**THE DATA**:
BEGIN

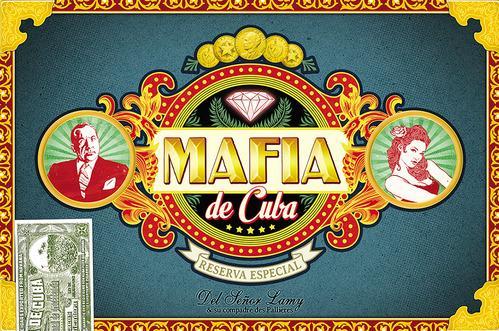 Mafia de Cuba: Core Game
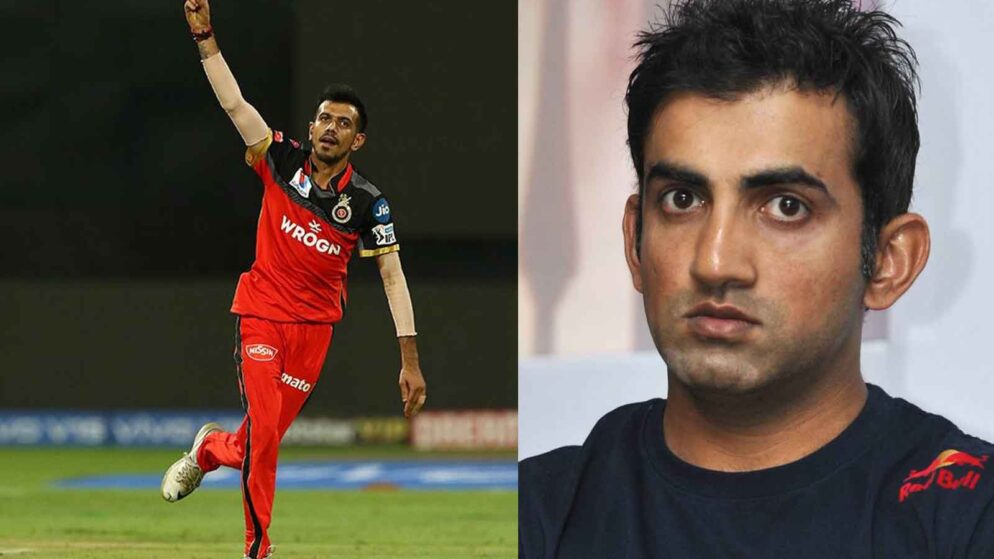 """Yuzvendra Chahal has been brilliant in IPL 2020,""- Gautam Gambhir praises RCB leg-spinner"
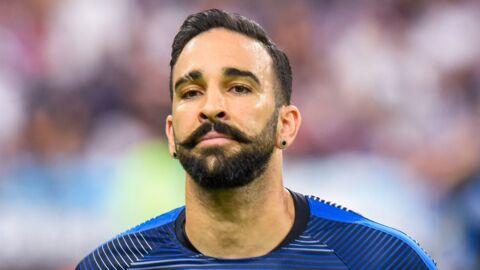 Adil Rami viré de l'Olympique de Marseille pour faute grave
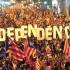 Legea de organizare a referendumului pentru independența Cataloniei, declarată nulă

END

**WHAT TO WORK ON**:
Every line above is to be returned exactly, with its pictures removed.

**RESULT OF THIS TASK**:
 Mafia de Cuba: Core Game
 """Yuzvendra Chahal has been brilliant in IPL 2020,""- Gautam Gambhir praises RCB leg-spinner"
 Adil Rami viré de l'Olympique de Marseille pour faute grave
 Legea de organizare a referendumului pentru independența Cataloniei, declarată nulă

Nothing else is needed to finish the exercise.